Why does this person used (1 << 0)?

Question

I'm reading a code about an implementation of a function, the person who wrote the code, wrote this in his .h:

#define FT_LS_LONG      (1 << 0)
#define FT_LS_RECURSIVE (1 << 1)
#define FT_LS_HIDDEN    (1 << 2)
#define FT_LS_REVERSE   (1 << 3)
#define FT_LS_TIME      (1 << 4)
#define FT_LS_LINE      (1 << 5)

Why did he used bitwise left shift and not something else? And, by what he could have replaced this part of the code? I'm aware that (1 << 0) == 0000 0001 (1 << 1) == 0000 0010, etc.. But I don't get how you can use those.

Answer 1

These constructs are typically used in flags that are combined into a single word. They can be combined using the bit-wise OR-operator, e.g.:

int flags = FT_LS_LONG | FT_LS_HIDDEN;

In the code above, the flags variable will be set to 0000 0101. The flags variable can then be tested using the bit-wise AND-operator, e.g.:

if (flags & FT_LS_LONG) { foo(); }

The if-statement will evaluate as true, and the foo() function will be called.

if (flags & FT_LS_TIME) { bar(); }

The if-statement will evaluate as false, and the bar() function will not be called.

Answer 2

It's self-documenting code. 1 could mean anything, while 1 << 0 is most definitely a bit mask. Note that the shift is evaluated at compile-time, since it is an integer constant expression.

A bit more code formatting would have made it all neater:

#define FT_LS_LONG      (1 << 0)
#define FT_LS_RECURSIVE (1 << 1)
#define FT_LS_HIDDEN    (1 << 2)
#define FT_LS_REVERSE   (1 << 3)
#define FT_LS_TIME      (1 << 4)
#define FT_LS_LINE      (1 << 5)

There's no doubt that these are bit masks used to mask different bits of data from the same byte.

Equivalent code could also have been written using hex literals too, it is just a matter of style:

#define FT_LS_LONG      0x01u
#define FT_LS_RECURSIVE 0x02u
#define FT_LS_HIDDEN    0x04u
#define FT_LS_REVERSE   0x08u
#define FT_LS_TIME      0x10u
#define FT_LS_LINE      0x20u

Answer 3

He probably has done it because it is more clear. FT_LS_LONG is represented by the first (zero'th) bit. He also could just leave it as # define FT_LS_LONG 1 but than it's less clear as all those macros's are contained within a single byte.

Answer 4

Without looking at the original code it's hard to tell but this seems to be defining flags in a way that is readable. The alternative would be use #defines set to 0000001, 0000010,0000100 etc. which is less readable and error prone (if you miss a 0 or a 1 it will be hard to tell where the program is failing)

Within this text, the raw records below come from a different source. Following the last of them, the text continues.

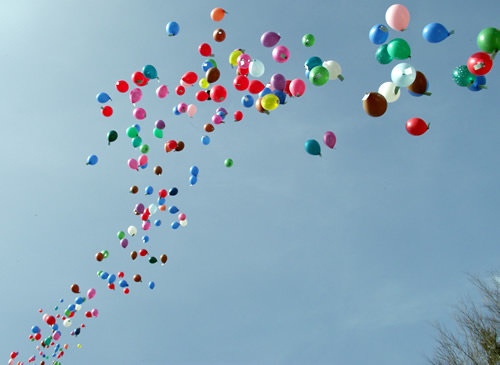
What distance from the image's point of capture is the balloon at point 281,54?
29.8 feet

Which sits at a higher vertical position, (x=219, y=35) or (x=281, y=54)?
(x=219, y=35)

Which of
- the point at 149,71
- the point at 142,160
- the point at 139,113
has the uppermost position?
the point at 149,71

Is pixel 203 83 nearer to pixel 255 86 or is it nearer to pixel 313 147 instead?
pixel 255 86

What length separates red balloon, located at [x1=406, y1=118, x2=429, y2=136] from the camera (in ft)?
25.0

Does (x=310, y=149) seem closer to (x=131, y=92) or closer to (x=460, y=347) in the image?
(x=131, y=92)

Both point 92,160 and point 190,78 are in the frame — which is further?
point 92,160

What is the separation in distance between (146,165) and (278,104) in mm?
4703

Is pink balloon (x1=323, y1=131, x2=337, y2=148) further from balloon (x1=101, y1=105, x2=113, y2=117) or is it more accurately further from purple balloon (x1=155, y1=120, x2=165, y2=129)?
balloon (x1=101, y1=105, x2=113, y2=117)

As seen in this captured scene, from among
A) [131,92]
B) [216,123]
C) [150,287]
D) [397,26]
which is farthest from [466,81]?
[150,287]

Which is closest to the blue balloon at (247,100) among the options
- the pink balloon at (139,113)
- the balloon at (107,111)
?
the pink balloon at (139,113)

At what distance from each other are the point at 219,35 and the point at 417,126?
5032 mm

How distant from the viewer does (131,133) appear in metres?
10.9

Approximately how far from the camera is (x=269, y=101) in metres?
8.57

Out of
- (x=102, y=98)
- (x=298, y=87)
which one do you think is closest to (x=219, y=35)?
(x=298, y=87)
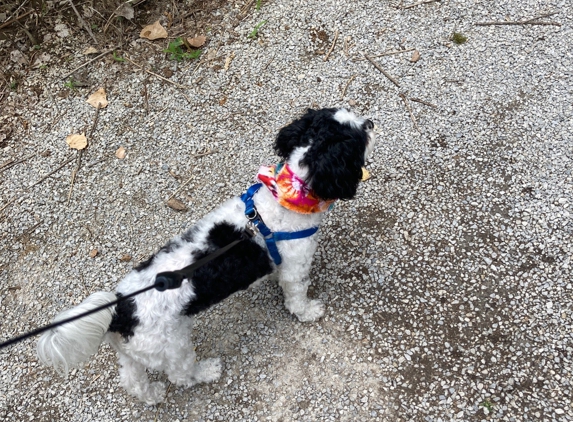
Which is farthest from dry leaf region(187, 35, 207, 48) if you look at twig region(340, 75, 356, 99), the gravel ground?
twig region(340, 75, 356, 99)

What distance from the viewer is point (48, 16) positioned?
220 inches

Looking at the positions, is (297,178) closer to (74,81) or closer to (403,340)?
(403,340)

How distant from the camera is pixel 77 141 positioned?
481 centimetres

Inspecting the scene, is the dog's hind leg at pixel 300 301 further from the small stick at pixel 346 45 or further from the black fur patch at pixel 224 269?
the small stick at pixel 346 45

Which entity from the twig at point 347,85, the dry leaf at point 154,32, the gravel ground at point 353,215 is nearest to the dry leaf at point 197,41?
the gravel ground at point 353,215

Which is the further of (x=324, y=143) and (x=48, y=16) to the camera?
(x=48, y=16)

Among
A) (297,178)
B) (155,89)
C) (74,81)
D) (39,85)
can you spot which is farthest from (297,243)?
(39,85)

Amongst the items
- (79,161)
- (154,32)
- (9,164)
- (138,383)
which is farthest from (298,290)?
(154,32)

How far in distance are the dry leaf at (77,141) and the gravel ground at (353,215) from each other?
0.14 metres

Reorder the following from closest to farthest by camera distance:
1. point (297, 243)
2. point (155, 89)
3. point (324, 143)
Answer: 1. point (324, 143)
2. point (297, 243)
3. point (155, 89)

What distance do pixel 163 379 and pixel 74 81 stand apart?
3.65 meters

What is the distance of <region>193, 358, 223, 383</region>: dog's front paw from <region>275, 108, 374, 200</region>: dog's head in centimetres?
170

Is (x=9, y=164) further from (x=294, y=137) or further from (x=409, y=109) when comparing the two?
(x=409, y=109)

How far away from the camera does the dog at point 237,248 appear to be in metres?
2.67
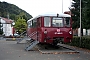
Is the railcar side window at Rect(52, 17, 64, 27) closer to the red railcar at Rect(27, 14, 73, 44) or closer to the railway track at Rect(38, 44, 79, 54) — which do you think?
the red railcar at Rect(27, 14, 73, 44)

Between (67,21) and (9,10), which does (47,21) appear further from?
(9,10)

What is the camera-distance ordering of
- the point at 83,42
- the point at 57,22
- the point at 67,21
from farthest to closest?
the point at 83,42 < the point at 67,21 < the point at 57,22

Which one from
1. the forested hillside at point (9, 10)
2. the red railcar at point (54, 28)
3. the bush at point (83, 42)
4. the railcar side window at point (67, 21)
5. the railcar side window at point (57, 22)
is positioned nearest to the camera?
the red railcar at point (54, 28)

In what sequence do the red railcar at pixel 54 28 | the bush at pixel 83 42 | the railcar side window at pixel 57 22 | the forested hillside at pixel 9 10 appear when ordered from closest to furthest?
the red railcar at pixel 54 28 < the railcar side window at pixel 57 22 < the bush at pixel 83 42 < the forested hillside at pixel 9 10

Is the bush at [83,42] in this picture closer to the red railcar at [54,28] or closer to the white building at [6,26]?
the red railcar at [54,28]

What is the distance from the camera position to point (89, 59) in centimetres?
1412

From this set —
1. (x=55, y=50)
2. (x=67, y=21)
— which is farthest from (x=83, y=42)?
(x=55, y=50)

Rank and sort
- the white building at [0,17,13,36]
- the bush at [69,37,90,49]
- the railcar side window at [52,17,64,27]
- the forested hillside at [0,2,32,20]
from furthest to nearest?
the forested hillside at [0,2,32,20]
the white building at [0,17,13,36]
the bush at [69,37,90,49]
the railcar side window at [52,17,64,27]

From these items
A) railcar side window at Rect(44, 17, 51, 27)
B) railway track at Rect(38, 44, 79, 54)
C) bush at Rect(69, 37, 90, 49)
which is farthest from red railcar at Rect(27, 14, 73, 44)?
bush at Rect(69, 37, 90, 49)

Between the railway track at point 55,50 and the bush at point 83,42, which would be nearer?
the railway track at point 55,50

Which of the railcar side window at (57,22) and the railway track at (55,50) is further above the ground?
the railcar side window at (57,22)

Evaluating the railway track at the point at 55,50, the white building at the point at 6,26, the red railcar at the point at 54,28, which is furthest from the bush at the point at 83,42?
the white building at the point at 6,26

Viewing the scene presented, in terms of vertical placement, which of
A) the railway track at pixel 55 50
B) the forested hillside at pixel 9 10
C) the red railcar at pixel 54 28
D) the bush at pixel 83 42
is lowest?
the railway track at pixel 55 50

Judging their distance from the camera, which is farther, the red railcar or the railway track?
the red railcar
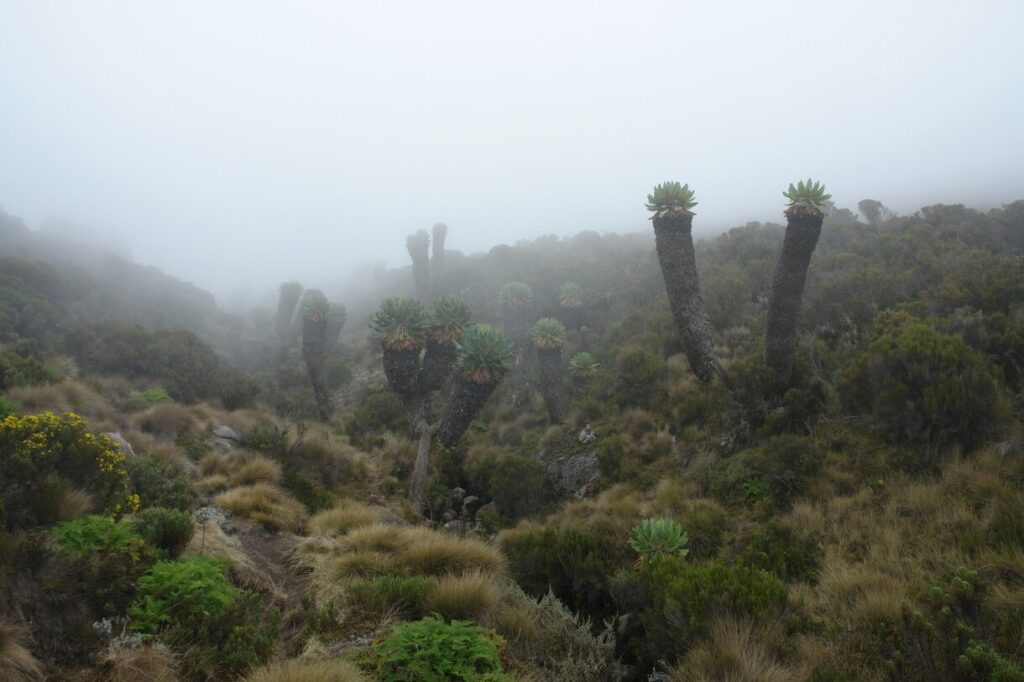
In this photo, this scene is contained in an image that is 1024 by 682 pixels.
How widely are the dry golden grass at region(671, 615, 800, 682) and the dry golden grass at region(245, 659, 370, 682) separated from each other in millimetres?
2513

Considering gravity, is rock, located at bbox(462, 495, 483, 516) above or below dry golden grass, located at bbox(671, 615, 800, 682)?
below

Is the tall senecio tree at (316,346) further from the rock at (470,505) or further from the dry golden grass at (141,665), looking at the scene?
the dry golden grass at (141,665)

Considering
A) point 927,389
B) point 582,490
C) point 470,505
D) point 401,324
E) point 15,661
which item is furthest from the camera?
point 401,324

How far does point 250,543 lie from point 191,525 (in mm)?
1650

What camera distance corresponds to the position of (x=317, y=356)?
20.0 m

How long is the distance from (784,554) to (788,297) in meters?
6.31

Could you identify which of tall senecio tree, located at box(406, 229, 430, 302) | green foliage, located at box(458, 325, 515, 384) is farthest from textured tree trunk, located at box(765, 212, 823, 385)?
tall senecio tree, located at box(406, 229, 430, 302)

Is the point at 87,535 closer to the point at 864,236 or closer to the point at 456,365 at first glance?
the point at 456,365

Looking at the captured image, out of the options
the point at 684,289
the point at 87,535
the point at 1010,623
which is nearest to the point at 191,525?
the point at 87,535

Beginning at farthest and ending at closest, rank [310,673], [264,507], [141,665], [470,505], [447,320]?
[447,320] < [470,505] < [264,507] < [141,665] < [310,673]

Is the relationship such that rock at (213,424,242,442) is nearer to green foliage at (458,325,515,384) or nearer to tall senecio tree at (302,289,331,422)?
tall senecio tree at (302,289,331,422)

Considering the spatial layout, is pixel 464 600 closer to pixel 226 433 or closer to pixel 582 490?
pixel 582 490

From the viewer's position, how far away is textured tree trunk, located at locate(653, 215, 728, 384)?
12.2 meters

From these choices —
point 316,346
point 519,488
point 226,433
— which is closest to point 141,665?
point 519,488
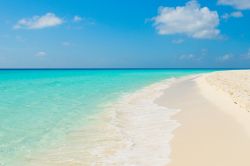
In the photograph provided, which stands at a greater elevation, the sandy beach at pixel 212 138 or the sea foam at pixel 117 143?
the sandy beach at pixel 212 138

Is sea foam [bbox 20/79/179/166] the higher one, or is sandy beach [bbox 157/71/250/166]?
sandy beach [bbox 157/71/250/166]

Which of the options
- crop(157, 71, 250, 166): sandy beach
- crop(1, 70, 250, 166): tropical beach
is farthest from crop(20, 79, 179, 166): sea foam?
crop(157, 71, 250, 166): sandy beach

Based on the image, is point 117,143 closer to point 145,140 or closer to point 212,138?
point 145,140

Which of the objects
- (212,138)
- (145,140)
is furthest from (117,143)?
(212,138)

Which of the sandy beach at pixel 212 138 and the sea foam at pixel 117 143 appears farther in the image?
the sea foam at pixel 117 143

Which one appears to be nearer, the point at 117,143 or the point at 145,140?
the point at 117,143

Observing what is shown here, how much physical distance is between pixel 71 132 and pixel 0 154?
7.15 feet

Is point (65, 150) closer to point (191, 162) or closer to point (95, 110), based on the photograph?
point (191, 162)

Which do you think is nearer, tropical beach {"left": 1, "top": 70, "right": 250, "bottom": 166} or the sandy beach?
the sandy beach

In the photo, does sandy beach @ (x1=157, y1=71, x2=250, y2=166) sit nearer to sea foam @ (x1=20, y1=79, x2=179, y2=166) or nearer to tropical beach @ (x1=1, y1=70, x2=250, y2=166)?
tropical beach @ (x1=1, y1=70, x2=250, y2=166)

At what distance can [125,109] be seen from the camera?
1184cm

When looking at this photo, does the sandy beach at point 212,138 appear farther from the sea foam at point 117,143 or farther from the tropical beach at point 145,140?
the sea foam at point 117,143

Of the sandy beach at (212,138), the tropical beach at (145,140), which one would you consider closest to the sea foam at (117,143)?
the tropical beach at (145,140)

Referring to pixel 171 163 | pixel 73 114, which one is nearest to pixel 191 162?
pixel 171 163
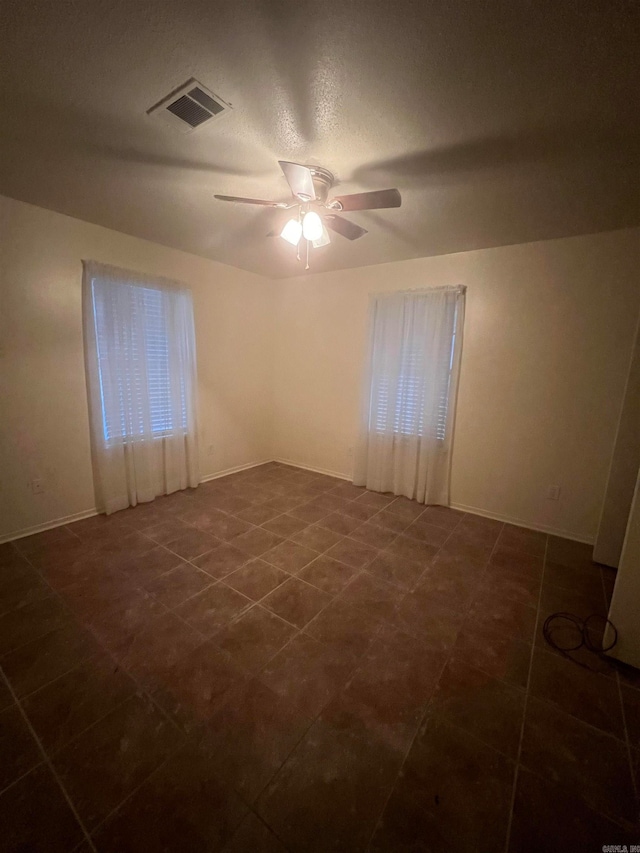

In the implementation I'd expect to see bit wise ands trying to figure out which flags are On or Off.

Answer 5

As other answers suggest this is typically because of using flags, however that's not necessarily the only reason.

For microcontrollers for example address space is extremely precious so they pack multiple properties in a single byte, sometimes they are just boolean flags, sometimes they might be something else, for example a clock division factor, and might consist of a few bits, but because the address space is extremely limited it is stored in the same peripheral configuration register as other flags and/or values so they might be for example 5 bits starting at bit 2 and you might find values such as 0b10101 << 2 or in hex 0x15 << 2.

In the microcontroller case it makes it easier to find in the documentation, you just look at the register and which bit it is in it... as in you don't have to count 0s in binary representation or convert it from hex or even worse from decimal to figure out the corresponding value.